The best guide to tropical Asian trees

A recent addition, and without doubt the most beautiful and useful single reference, is Jim LaFrankie’s Trees of Tropical Asia. This is a nearly comprehensive account of the genera (ca. 800) of trees in the whole of Southeast Asia, complete with excellent photographs of bark, leaves, flowers, or fruits for most genera. It is a labor of love, having taken Jim many years to complete, and represents the distillation of a vast amount of literature and personal experience (most of the photos were taken by Jim himself). Besides being an invaluable reference, it is very readable, full of significant stories and observations. It reminds me of an up-to-date rendition of some classic nineteenth century natural history work. It was the only (paper) book we took on our expedition. I dipped into it nearly every day, over my morning cup of coffee, seeking insight into some tree we had encountered. Our local team members (particularly Pak Manto) also treasured it; while they could not read the English, the images are so abundant and well-annotated that they were able to teach themselves the scientific name for many taxa.

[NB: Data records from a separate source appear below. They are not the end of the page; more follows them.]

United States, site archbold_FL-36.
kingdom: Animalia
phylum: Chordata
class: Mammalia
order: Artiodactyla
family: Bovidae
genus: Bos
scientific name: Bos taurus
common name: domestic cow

As an author on a slowly-progressing field guide to the genera of Bornean trees, I often think about the advantages of different formats for field guides. Electronic books have many advantages over paper books: portability, ease of copying (if that is the authors’ intention), durability, etc. However, the physical layers between the information and the reader (i.e., the screen and buttons) still limit the quality of experience of a digital book. Using a paper field guide is perhaps the most complex data-access task we perform: frequent use of the index and table of contents, flipping back and forth between figures and text, marking several sections with fingers to compare similar taxa. Our spatial memories are also engaged with a physical book, enabling us to remember the physical location of taxa pages, thus speeding up the use of the guide once we have used it a bit.

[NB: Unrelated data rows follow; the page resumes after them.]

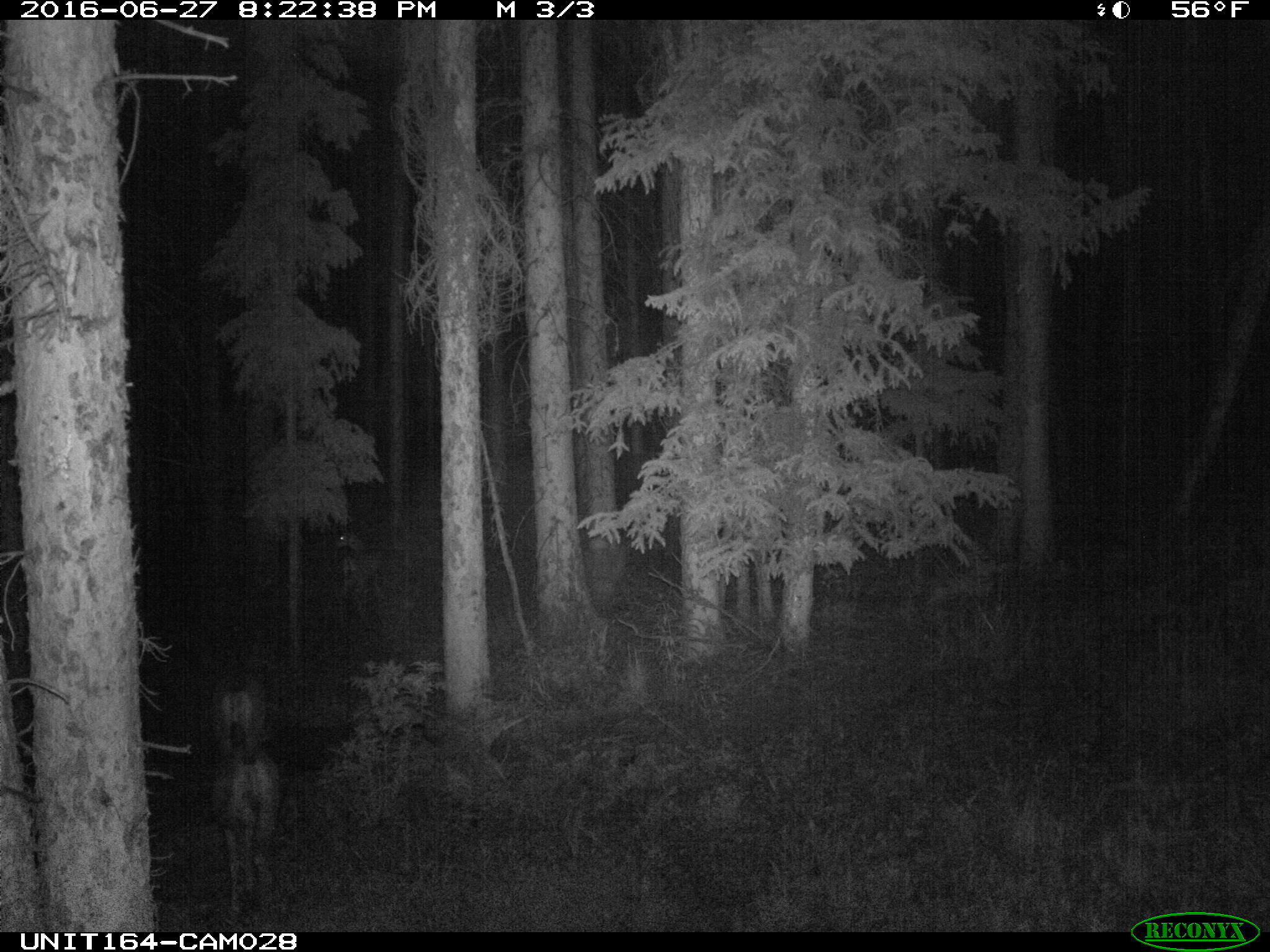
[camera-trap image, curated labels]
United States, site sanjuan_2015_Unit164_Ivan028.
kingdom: Animalia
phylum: Chordata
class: Mammalia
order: Artiodactyla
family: Cervidae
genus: Odocoileus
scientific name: Odocoileus hemionus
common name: mule deer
Odocoileus hemionus (mule deer).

I have enjoyed using two e-book readers: the Amazon Kindle and the iRiver Cover Story, but the slow refresh rate of e-ink really limits these gizmos to reading a document from start to finish; flipping back and forth is simply too frustrating. Well-designed HTML web-pages (with cross-linking, a good table-of-contents, and an index) can replicate some of the accessibility of a paper book, but until recently, the only option to view them was to carry a laptop around in the field. Smartphones are wonderfully powerful, and can display complex webpages accurately (and are owned by a large proportion of Indonesians!), but their small screens will always limit the amount of information one can take in with a quick scan. However, in this era of book-sized tablet PCs (Apple iPad, Samsung Galaxy tab, Motorola XOOM, etc.) we may now be able to finally digitally replicate the paper field guide experience. With embedded JavaScript the digital pages can also be more interactive than a paper book could ever be; for instance, by integrating an interactive key into a beautiful book page (interactive keys to date, while useful, look like computer applications rather than books).

Better even than a collection of HTML pages would be to present the digital book using the ePub standard (essentially HTML pages, CSS stylesheets, images, and metadata zipped into to a single file). Unfortunately, included JavaScript is not part of the ePub standard, although it is allowed and does work with several e-book readers, including iBooks for the iPhone and iPad, Kovid Goyal’s ebook-viewer (part of the excellent calibre suite), and sigil. I think we have just started to scratch the surface of what digital books might become: they can be as beautiful as printed books, more interactive, and, the ultimate goal for a fieldguide, possibly better equipped to feed information to the reader.